#### [WHAT YOU HAVE TO DO]
Set down again the rows from the line containing "Here we have" down to the line containing "0.32 meters", keeping both of those lines and leaving out any pictures.

#### [DATASET ENTRIES]
==============================

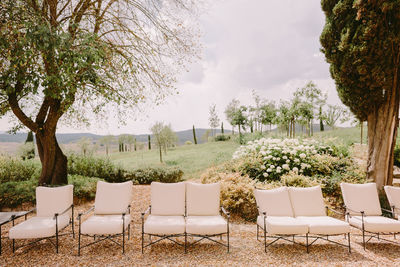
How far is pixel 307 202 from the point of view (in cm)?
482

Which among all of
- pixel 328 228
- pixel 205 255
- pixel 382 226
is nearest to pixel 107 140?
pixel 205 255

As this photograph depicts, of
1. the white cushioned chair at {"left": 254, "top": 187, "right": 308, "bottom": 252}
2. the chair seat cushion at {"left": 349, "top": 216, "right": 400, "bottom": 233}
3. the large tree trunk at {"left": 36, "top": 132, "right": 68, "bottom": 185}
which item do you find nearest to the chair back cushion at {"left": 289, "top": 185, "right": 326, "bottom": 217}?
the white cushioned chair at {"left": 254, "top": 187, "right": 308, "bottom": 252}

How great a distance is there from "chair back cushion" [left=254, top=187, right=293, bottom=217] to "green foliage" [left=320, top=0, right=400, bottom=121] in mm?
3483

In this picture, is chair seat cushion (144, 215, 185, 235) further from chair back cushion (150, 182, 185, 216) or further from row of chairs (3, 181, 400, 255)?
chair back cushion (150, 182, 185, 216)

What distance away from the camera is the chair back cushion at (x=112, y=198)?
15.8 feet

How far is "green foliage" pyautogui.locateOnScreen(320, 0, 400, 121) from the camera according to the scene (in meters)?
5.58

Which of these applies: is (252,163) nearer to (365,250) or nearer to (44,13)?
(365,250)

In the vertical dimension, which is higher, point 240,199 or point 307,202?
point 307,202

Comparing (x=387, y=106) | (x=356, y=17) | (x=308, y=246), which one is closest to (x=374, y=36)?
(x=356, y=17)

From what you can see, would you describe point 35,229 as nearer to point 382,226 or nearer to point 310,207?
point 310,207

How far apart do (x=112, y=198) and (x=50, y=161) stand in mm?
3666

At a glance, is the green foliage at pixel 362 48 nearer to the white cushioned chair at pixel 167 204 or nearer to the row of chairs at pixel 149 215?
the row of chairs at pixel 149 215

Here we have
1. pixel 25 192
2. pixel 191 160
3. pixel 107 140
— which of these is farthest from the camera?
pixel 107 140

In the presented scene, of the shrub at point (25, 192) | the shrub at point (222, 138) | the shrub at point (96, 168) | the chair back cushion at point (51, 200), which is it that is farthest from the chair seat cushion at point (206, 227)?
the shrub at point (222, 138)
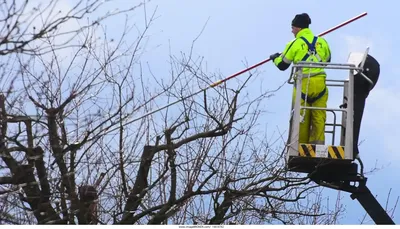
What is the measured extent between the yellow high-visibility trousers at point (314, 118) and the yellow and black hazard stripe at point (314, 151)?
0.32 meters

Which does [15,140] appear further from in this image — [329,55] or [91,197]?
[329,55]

==============================

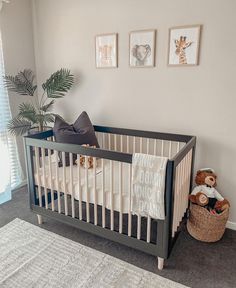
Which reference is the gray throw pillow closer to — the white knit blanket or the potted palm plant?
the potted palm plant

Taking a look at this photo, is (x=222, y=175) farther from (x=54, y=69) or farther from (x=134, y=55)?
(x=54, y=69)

==============================

#### [WRITTEN RESPONSE]
Here we have
1. pixel 25 192
2. pixel 191 160
3. pixel 107 140
— which of these is farthest from the camera?
pixel 107 140

In the presented scene, of the shrub at point (25, 192) | the shrub at point (222, 138) | the shrub at point (96, 168) | the chair back cushion at point (51, 200), which is it that is farthest from the chair seat cushion at point (206, 227)?
the shrub at point (222, 138)
What is the measured extent between the yellow high-visibility trousers at point (314, 118) and the yellow and black hazard stripe at point (314, 151)?
0.32 meters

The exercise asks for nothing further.